The coronavirus crisis is not yet over. You only have to look south of the border to see the threat it poses remains very real.
In Wagga, there have been no new coronavirus cases for months. However, we have all been urged to be on our best behaviour and not to become complacent. We want to be striding ahead as a community and seeing the restrictions here in NSW continue to ease, rather than taking a huge step back.
Almost daily, the NSW government is announcing measures to stimulate the economy or provide a boost to everyday people.

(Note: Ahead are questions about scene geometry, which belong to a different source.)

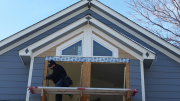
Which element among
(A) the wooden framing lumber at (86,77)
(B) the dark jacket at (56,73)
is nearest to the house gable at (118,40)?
(B) the dark jacket at (56,73)

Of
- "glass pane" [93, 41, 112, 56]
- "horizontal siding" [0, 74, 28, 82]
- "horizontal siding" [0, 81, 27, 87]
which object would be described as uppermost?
"glass pane" [93, 41, 112, 56]

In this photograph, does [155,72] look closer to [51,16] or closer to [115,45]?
[115,45]

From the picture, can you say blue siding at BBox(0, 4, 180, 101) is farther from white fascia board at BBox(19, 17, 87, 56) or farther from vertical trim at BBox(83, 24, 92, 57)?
vertical trim at BBox(83, 24, 92, 57)

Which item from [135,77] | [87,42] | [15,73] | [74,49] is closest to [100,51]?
[87,42]

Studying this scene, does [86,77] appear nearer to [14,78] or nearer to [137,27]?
[14,78]

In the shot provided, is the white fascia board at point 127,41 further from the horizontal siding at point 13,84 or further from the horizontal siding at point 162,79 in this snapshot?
the horizontal siding at point 13,84

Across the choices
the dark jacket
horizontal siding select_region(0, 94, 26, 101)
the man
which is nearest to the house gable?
the man

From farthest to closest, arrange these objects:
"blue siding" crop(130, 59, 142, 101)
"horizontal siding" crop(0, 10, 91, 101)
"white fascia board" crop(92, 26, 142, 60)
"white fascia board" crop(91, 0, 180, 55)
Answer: "white fascia board" crop(91, 0, 180, 55) → "white fascia board" crop(92, 26, 142, 60) → "horizontal siding" crop(0, 10, 91, 101) → "blue siding" crop(130, 59, 142, 101)

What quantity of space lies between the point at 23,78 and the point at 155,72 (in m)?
4.19

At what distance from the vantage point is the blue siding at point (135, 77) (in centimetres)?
675

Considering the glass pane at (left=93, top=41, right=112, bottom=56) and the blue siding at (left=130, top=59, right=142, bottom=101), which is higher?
the glass pane at (left=93, top=41, right=112, bottom=56)

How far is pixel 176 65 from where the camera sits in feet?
26.1

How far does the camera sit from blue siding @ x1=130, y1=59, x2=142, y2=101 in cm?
675

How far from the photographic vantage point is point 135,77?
692 centimetres
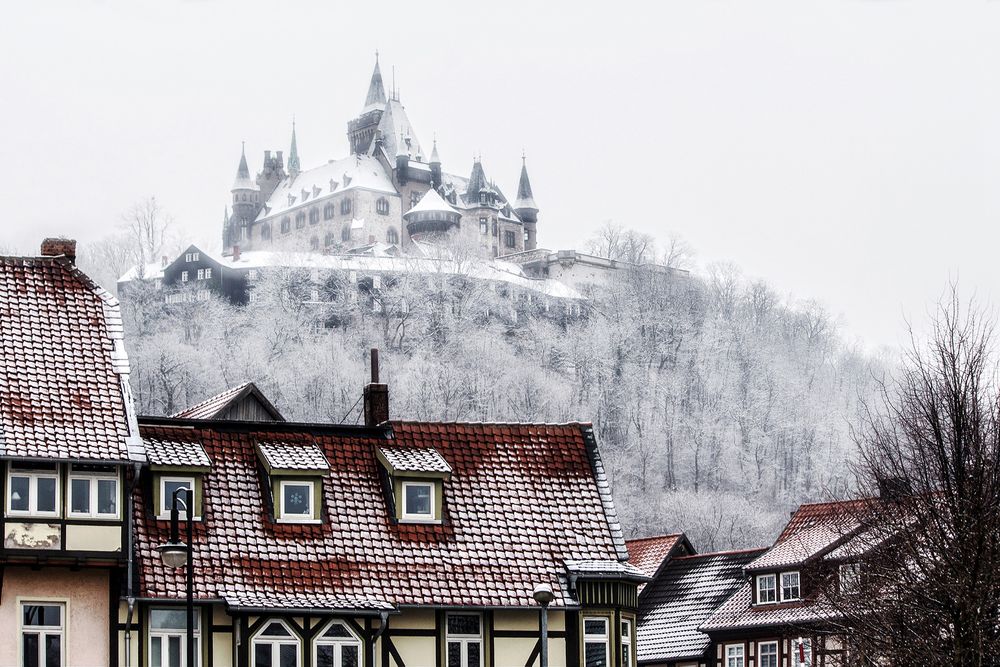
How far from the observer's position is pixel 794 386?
195000mm

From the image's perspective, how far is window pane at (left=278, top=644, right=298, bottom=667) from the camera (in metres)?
35.8

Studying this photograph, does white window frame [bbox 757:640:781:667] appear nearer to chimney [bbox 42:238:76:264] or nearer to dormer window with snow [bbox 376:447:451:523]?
dormer window with snow [bbox 376:447:451:523]

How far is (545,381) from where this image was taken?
584ft

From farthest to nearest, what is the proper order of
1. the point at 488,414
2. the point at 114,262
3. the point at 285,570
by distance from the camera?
the point at 114,262 → the point at 488,414 → the point at 285,570

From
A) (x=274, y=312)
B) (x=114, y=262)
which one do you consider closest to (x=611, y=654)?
(x=274, y=312)

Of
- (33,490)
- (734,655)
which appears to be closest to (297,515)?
(33,490)

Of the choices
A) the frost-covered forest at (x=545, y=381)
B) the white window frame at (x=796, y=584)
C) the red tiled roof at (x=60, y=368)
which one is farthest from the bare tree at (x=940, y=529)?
the frost-covered forest at (x=545, y=381)

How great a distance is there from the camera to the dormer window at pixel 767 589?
5859cm

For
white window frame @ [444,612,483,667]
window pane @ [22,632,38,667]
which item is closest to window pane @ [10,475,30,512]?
window pane @ [22,632,38,667]

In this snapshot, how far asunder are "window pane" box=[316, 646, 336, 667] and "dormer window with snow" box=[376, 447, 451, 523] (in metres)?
3.00

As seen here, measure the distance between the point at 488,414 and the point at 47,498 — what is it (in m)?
128

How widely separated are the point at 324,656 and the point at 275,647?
3.14 feet

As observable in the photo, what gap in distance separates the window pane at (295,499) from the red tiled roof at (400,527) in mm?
351

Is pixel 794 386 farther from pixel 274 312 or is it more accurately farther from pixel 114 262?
pixel 114 262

Like the fairer fines system, which the government said would help the state's most vulnerable. From 1 July, an "unprecedented initiative" will see the cost of fines reduced for people facing financial hardship.
The initiative will also allow everyone who cops a fine to pay it off via instalments and provide more time for a fine to be reviewed.
Customers in acute financial hardship, who receive a government benefit at the time of their fine and apply before the fine is overdue, could get a 50 per cent reduction in their fine amount. Reductions are not available to those issued certain types of fines, like those imposed by a court.
While people on welfare need to be supported, the fairness of this new initiative has already been called into question.
Adelong's Ian Horsley might speak for many when he says the best and fairest way to reduce a fine is not to commit the offence.
The government has said the "deterrent factor" remains and that the reforms hold people to account without placing undue burdens on disadvantaged community members.
Using fines to punish and deter is all well and good, but often it is those people in our community who can least afford to pay a fine who get fined. Sometimes all that fines achieve is to pile more financial pressure onto our most vulnerable. The government should be congratulated for showing some commonsense and compassion.